God was calling us in our leadership to seek the Lord first for revival “in here,”  our hearts, before we sought the Lord for revival out there, on the campus.    

Gypsy Smith was a 19th century British evangelist. He was often quoted saying if you want to see revival, then “Go home. Lock yourself in your room. Kneel down in the middle of the floor, and with a piece of chalk, draw a circle around yourself. There, on your knees, pray fervently and brokenly that God would start a revival within that very circle.”

If we are going to seek God for revival on the campus we need to begin by seeking God for revival in our hearts.   
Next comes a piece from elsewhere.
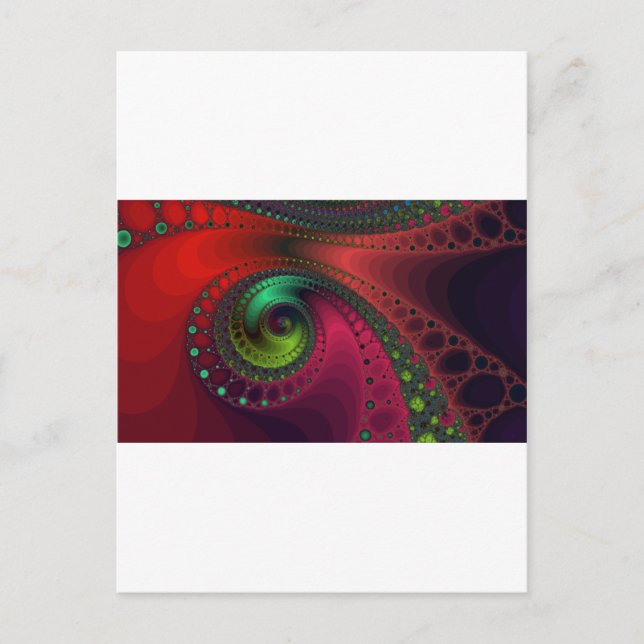 Carte Postale Imagerie Spangler (Devant)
As leaders, God invites us to seek him for revival, but first and foremost in our own lives. In that place of honesty and holy transparency, he wants to revive us and invite us to come close to the Source. From there, we will be prepared to walk in step with the Spirit, have the Spirit inspire and empower our strategies and then lead expectantly for waves, not ripples, of God’s mercy to flow across our campuses.